(Excerpt from a dataset)
— START —

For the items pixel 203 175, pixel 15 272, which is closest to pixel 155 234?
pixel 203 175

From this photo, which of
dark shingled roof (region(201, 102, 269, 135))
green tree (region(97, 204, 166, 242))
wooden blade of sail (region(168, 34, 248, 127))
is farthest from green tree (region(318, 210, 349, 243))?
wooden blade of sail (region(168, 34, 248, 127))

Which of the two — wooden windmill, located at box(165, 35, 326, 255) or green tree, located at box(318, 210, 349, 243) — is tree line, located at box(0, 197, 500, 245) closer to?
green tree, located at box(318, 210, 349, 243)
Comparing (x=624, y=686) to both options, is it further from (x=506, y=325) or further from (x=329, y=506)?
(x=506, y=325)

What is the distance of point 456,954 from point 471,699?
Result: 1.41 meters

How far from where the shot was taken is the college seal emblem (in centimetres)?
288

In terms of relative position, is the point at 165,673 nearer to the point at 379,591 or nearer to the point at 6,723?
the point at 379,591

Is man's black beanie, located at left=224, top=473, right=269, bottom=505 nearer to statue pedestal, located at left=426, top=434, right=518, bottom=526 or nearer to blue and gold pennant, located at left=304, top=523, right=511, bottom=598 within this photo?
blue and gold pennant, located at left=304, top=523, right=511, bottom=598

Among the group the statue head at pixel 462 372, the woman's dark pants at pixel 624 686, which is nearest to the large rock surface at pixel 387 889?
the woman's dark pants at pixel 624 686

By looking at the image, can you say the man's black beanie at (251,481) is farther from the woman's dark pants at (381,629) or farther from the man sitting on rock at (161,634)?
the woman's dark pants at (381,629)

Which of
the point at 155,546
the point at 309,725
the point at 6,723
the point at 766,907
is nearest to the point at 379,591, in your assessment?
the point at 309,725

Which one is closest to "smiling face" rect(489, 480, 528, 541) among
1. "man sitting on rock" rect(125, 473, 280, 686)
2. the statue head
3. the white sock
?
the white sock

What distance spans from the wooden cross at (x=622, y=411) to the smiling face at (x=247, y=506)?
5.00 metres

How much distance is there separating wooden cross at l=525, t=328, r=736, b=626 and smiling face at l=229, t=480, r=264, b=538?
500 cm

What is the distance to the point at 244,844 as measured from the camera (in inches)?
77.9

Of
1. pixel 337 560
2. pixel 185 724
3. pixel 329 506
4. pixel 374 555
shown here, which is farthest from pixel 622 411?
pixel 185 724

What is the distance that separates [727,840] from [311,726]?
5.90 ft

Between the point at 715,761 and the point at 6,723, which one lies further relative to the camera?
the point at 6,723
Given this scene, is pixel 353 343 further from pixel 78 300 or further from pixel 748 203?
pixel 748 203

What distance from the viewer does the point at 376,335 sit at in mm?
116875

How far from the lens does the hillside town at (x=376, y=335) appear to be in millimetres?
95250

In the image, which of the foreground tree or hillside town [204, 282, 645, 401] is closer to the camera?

— END —

_WORK TO BE COMPLETED_
Copy all of the entries above word for word, keeping every line in its original order.

_SOLVED PROBLEM_
For the items pixel 203 175, pixel 15 272, which is closest to pixel 155 234?
pixel 203 175

From this photo, which of
dark shingled roof (region(201, 102, 269, 135))
green tree (region(97, 204, 166, 242))
wooden blade of sail (region(168, 34, 248, 127))
is farthest from green tree (region(318, 210, 349, 243))?
wooden blade of sail (region(168, 34, 248, 127))

Which of the two — wooden windmill, located at box(165, 35, 326, 255) or green tree, located at box(318, 210, 349, 243) — is tree line, located at box(0, 197, 500, 245) closer to?
green tree, located at box(318, 210, 349, 243)
Comparing (x=624, y=686) to both options, is it further from (x=506, y=325) or further from (x=329, y=506)?
(x=506, y=325)

What is the distance of point 456,954 from point 471,699?
Result: 1.41 meters

How far from where the shot was taken is the college seal emblem (in centimetres)?
288

In terms of relative position, is the point at 165,673 nearer to the point at 379,591 or nearer to the point at 6,723?
the point at 379,591

Is man's black beanie, located at left=224, top=473, right=269, bottom=505 nearer to statue pedestal, located at left=426, top=434, right=518, bottom=526 or nearer to blue and gold pennant, located at left=304, top=523, right=511, bottom=598 within this photo?
blue and gold pennant, located at left=304, top=523, right=511, bottom=598

Among the group the statue head at pixel 462 372, the woman's dark pants at pixel 624 686, which is nearest to the large rock surface at pixel 387 889?
the woman's dark pants at pixel 624 686

By looking at the image, can you say the man's black beanie at (251,481) is farther from the woman's dark pants at (381,629) or farther from the man sitting on rock at (161,634)?
the woman's dark pants at (381,629)

Which of
the point at 155,546
the point at 309,725
the point at 6,723
the point at 766,907
is nearest to the point at 379,591, in your assessment?
the point at 309,725

Which one is closest to "smiling face" rect(489, 480, 528, 541) among
1. "man sitting on rock" rect(125, 473, 280, 686)
2. the statue head
3. the white sock
?
the white sock

What distance spans from the wooden cross at (x=622, y=411) to the smiling face at (x=247, y=506)?
5.00 metres

How much distance is there separating wooden cross at l=525, t=328, r=736, b=626 and smiling face at l=229, t=480, r=264, b=538?
500 cm

What is the distance to the point at 244,844 as measured from the camera (in inches)?
77.9

Of
1. pixel 337 560
2. pixel 185 724
3. pixel 329 506
4. pixel 374 555
shown here, which is farthest from pixel 622 411?
pixel 185 724

What is the distance that separates [727,840] from [311,726]?
5.90 ft

Between the point at 715,761 and the point at 6,723, which one lies further relative to the camera?
the point at 6,723
Given this scene, is pixel 353 343 further from pixel 78 300 or further from pixel 748 203?
pixel 748 203

What distance from the viewer does the point at 376,335 sit at in mm?
116875

How far from the lens does the hillside town at (x=376, y=335) appear to be in millimetres?
95250

In the image, which of the foreground tree or hillside town [204, 282, 645, 401] is closer to the camera?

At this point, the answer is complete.